Ketika suasana hati di rumah tidak nya­man, maka ketika bekerja bisa terpengaruh. Seseorang yang belum menikah bisa juga dipengaruhi oleh hubungan interpersonal yang tidak sesuai harapannya sehingga seseorang bekerja merasa tidak nyaman. Kurangnya doa pasangan hidup bisa juga membuat pekerjaan menjadi kurang nya­man.

Kesimpulan : Tekanan pekerjaan yang terpenting diha­dapi. Terus tingkatkan pengetahuan, kete­rampilan/keahlian (skill) dan kompetensi supaya lebih ahli menghadapi tekanan. Jika terus dihadapi dan tanggung jawab kerja diselesaikan, maka akan berubah menjadi kenyamanan. Jadikan pekerjaan anda hobi sehingga merasa nyaman.

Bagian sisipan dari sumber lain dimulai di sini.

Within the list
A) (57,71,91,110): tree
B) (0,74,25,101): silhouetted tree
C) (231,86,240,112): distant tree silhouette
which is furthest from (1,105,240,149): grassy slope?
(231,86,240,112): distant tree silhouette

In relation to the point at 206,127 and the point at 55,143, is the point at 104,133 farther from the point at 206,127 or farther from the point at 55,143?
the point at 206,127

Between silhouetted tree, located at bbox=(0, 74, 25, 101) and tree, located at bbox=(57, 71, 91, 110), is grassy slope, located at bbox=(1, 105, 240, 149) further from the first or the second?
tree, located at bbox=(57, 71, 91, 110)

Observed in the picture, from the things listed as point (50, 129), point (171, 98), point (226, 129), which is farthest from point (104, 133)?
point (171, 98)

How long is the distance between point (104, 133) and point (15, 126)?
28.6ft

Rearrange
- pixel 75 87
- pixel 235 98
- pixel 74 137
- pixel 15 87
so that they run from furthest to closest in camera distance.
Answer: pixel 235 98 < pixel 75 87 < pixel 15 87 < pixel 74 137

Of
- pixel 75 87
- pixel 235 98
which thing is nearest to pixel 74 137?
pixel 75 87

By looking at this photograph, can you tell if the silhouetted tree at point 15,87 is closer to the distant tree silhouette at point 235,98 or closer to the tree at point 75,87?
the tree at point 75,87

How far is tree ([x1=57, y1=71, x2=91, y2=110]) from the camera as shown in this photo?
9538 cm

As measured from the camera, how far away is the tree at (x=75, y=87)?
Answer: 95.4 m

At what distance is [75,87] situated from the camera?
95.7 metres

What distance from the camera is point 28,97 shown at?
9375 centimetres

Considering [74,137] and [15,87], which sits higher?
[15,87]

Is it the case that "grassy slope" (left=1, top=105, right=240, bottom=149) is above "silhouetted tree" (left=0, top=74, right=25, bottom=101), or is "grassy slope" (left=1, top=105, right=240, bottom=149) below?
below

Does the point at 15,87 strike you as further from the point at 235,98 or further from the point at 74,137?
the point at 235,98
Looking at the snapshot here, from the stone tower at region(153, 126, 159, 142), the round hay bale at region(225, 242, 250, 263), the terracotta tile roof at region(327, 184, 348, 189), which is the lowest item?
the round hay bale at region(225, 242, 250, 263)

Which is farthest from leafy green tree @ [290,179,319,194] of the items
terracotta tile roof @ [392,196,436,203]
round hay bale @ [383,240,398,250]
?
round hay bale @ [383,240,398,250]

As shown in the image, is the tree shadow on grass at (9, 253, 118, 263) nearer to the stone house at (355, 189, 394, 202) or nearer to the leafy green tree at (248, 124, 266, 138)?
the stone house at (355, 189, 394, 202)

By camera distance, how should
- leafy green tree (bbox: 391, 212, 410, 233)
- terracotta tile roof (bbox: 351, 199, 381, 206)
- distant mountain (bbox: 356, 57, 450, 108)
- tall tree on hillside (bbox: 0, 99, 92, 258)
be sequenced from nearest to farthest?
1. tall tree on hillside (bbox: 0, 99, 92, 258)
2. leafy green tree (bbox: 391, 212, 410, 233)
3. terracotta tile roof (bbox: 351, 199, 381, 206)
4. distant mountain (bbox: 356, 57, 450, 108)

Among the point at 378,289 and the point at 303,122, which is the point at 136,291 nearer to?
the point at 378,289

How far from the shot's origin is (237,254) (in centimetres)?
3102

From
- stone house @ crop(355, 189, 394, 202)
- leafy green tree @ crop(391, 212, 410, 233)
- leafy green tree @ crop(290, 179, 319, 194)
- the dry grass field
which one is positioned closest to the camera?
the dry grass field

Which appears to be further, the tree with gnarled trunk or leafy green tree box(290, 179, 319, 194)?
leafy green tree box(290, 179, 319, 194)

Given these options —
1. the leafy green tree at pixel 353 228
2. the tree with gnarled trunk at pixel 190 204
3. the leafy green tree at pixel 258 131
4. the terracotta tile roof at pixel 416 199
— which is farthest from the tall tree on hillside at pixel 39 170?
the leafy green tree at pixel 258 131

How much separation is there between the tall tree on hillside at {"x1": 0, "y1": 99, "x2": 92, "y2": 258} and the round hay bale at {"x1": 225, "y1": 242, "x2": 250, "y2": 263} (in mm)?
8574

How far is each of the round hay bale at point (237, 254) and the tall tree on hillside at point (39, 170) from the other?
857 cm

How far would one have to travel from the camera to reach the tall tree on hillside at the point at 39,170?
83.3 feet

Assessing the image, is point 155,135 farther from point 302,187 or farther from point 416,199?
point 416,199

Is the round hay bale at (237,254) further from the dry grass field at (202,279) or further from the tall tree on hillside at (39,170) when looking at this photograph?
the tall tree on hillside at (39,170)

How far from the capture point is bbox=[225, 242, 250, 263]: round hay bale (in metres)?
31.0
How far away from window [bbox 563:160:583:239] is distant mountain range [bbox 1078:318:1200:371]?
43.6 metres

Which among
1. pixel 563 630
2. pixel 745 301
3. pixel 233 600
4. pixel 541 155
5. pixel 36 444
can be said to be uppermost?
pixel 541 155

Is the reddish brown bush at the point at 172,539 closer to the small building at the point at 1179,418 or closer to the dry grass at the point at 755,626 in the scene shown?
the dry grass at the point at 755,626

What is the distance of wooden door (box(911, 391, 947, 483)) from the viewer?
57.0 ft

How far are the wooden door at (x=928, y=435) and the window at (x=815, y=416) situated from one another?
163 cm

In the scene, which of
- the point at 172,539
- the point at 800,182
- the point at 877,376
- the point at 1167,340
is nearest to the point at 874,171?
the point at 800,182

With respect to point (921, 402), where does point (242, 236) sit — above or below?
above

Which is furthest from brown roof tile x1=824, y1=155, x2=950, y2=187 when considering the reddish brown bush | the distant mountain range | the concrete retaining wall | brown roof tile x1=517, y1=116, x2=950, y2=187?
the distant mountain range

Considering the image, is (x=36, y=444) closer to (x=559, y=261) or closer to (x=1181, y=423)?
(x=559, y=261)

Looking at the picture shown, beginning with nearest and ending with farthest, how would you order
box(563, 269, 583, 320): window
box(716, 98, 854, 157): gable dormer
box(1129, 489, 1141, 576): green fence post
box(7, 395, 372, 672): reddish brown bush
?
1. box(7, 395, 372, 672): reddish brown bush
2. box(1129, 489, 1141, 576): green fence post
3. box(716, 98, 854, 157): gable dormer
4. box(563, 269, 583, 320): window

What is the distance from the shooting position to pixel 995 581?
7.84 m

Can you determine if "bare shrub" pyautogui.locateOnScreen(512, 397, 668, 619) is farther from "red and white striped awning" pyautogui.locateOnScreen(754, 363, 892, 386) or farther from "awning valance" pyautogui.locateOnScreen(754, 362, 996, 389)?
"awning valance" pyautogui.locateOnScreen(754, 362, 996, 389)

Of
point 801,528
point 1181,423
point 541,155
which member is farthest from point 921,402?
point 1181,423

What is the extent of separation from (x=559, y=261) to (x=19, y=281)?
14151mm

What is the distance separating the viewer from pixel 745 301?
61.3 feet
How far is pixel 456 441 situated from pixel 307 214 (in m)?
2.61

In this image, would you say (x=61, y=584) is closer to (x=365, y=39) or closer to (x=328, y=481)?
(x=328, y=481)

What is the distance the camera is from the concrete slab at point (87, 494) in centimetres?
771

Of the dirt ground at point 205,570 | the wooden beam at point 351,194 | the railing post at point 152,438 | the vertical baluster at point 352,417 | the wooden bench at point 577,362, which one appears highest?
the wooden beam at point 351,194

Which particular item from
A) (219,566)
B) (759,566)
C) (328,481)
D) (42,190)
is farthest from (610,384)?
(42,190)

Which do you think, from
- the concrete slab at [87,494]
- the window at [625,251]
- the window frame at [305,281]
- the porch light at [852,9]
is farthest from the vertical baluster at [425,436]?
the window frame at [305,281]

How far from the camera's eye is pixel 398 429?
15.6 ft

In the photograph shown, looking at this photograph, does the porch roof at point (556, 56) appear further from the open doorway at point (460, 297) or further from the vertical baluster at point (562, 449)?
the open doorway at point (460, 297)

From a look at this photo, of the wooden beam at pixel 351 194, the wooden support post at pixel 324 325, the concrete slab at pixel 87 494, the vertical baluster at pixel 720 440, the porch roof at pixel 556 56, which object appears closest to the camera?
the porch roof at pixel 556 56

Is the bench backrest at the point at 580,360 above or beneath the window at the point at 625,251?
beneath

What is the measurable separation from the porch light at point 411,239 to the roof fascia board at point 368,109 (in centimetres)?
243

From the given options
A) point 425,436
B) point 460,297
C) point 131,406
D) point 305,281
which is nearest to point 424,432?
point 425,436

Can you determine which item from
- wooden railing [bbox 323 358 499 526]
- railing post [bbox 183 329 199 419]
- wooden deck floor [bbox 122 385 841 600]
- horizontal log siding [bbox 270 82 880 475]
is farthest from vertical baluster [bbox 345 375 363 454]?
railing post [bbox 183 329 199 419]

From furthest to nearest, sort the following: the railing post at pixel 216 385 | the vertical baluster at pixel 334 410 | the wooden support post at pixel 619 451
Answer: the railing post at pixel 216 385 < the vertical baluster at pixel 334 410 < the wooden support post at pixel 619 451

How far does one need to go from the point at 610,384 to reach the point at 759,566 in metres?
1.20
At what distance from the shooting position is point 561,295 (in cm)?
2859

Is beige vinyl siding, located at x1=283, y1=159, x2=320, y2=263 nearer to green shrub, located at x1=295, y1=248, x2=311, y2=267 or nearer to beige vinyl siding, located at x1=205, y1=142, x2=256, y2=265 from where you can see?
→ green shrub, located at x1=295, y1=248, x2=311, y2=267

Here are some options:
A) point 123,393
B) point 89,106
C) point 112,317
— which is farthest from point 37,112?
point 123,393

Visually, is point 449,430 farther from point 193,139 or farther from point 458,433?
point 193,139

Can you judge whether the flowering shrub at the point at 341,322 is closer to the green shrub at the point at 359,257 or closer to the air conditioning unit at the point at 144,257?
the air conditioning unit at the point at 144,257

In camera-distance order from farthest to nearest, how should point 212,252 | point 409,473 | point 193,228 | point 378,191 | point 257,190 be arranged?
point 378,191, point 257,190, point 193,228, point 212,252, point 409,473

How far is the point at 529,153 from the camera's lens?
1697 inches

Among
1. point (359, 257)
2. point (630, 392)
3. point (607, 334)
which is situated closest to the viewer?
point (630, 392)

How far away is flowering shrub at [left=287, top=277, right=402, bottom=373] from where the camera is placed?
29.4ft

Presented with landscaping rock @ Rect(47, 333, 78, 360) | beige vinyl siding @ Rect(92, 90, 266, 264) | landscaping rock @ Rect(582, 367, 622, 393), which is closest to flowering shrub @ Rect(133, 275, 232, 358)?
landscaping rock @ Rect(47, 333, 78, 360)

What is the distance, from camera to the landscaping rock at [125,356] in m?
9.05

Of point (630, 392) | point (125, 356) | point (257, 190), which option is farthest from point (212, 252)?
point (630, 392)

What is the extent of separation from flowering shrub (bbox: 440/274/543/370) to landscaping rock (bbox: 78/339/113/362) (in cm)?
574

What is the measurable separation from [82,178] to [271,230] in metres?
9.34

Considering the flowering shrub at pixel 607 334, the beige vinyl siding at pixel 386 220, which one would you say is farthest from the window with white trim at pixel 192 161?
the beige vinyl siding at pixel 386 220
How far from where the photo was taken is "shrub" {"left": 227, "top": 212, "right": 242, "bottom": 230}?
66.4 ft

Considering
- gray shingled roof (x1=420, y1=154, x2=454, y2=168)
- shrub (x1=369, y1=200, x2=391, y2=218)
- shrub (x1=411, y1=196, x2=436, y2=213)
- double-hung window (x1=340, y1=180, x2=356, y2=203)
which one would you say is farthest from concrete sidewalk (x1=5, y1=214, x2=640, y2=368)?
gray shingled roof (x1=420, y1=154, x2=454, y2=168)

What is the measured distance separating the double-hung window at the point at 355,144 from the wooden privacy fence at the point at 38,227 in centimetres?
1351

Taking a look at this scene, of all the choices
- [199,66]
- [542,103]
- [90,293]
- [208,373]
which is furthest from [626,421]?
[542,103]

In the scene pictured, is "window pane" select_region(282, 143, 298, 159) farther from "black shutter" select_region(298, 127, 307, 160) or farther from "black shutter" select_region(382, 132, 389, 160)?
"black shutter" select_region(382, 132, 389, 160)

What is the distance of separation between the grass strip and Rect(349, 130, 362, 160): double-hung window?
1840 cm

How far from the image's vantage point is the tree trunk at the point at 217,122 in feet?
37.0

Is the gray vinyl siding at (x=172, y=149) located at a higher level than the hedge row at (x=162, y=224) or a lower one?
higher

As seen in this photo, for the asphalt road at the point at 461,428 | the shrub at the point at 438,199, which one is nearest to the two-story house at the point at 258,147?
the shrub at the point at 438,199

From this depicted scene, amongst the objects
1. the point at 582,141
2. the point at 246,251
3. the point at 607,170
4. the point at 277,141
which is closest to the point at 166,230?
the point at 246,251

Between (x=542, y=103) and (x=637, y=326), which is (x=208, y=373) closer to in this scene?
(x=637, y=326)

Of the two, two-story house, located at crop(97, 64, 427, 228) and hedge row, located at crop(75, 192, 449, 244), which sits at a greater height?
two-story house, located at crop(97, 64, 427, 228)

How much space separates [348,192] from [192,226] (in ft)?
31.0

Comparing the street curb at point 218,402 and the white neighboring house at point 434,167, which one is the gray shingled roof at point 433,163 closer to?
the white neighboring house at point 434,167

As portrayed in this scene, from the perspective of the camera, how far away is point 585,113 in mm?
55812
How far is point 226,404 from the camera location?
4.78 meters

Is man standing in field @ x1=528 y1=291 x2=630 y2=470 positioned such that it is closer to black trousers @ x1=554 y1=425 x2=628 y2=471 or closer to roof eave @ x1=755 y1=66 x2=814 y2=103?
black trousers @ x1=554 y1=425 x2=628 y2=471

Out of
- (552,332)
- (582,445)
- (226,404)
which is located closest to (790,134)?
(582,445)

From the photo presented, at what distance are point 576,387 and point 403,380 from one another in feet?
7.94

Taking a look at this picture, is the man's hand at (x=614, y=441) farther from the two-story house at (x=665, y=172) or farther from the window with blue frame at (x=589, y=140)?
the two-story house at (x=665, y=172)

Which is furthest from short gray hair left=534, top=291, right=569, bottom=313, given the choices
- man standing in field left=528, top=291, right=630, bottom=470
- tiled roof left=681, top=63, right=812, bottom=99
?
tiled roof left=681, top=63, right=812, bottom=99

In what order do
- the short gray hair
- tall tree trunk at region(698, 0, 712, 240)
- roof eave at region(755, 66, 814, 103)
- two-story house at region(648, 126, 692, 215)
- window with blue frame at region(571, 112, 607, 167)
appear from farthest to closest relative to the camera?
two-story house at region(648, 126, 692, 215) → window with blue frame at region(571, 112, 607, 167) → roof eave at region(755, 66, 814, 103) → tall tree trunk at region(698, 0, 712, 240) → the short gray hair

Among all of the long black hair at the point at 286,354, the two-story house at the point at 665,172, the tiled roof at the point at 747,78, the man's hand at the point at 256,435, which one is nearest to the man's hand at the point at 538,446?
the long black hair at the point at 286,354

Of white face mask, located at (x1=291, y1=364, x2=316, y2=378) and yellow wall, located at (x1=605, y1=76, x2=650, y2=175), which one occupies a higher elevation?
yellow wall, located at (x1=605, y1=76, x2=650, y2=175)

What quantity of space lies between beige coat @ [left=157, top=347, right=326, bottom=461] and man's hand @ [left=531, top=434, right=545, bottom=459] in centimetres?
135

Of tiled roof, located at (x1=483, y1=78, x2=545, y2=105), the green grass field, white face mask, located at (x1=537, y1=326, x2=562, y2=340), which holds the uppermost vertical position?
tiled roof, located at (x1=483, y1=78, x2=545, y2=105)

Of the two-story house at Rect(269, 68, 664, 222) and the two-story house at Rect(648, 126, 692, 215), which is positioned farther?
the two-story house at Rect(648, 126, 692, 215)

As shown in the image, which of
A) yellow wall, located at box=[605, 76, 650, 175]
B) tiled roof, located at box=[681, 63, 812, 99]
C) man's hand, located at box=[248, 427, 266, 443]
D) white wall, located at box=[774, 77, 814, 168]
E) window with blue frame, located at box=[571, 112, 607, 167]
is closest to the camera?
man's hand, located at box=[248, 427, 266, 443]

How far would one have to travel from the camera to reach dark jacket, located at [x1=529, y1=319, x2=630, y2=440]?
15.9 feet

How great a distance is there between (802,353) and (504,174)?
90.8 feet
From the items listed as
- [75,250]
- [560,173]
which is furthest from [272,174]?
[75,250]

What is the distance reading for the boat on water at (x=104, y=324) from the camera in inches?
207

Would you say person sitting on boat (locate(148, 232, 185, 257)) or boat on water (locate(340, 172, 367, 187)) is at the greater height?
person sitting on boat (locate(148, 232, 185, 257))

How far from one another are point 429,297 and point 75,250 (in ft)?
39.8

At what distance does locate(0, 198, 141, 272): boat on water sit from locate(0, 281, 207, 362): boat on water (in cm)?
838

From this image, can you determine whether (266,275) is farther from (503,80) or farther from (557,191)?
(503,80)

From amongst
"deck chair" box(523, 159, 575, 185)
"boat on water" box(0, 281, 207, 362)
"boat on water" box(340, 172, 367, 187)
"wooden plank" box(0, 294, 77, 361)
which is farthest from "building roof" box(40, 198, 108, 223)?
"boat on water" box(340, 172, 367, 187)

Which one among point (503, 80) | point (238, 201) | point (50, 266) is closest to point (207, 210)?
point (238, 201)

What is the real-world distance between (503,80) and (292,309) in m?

Tips bekerja dengan nyaman dan mampu menghadapi tekanan dalam bekerja :

1. Terus tingkatkan pengetahuan, keterampil­an / keahlian (skill), dan kompetensi melalui melanjutkan pendidikan, training, belajar dari pengalaman, dan belajar dari yang lebih ahli misalnya senior.

2. Hadapi tekanan dan tuntutan kerja dengan cara menyelesaikan tugas kerja dan terus berusaha.

3. Tekanan kerja bersifat sementara karena be­lum ahli atau belum menguasai, maka jika diselesaikan nanti tidak menekan.

4. Tekanan merupakan hal yang membuat individu matang dan dewasa terhadap pe­kerjaan. Terus kerjakan maka anda semakin matang pada profesi anda.

5. Cobalah menjadi pendengar yang baik dan pengamat yang baik terhadap sekeliling Anda, jangan merasa sok tahu. Jika Anda mampu mengamati maka keterampilan Anda akan meningkat.

6. Cobalah bekerja sesuai dengan SOP atau aturan yang ada supaya tidak terjadi suatu masalah yang akan menekan Anda.

7. Niatkan bekerja adalah ibadah. Jangan lupa setiap bekerja berdoa dan minta doa pada pasangan Anda jika sudah menikah dan minta doa sama orang tua supaya pekerjaan lancar.

8. Berlatih mengambil keputusan yang terkait pekerjaan dan menyadari dampak dari kepu­tusan yang diambilnya. Jangan sampai me­nyesal ketika memutuskan pindah pekerjaan atau membuat keputusan tertentu.

9. Memiliki motivasi internal untuk maju dan tidak beranggapan kesuksesan seseorang ditentukan faktor eksternal. Yakini bahwa ke­suksesan seseorang dipengaruhi oleh faktor internal dirinya dan usaha dirinya.

10. Cobalah bekerja secara efektif dan efisien.

11. Pastikan Anda menyenangi pekerjaan anda dan Anda memiliki minat dalam pekerjaan anda. Hal ini supaya bekerja seperti hobi.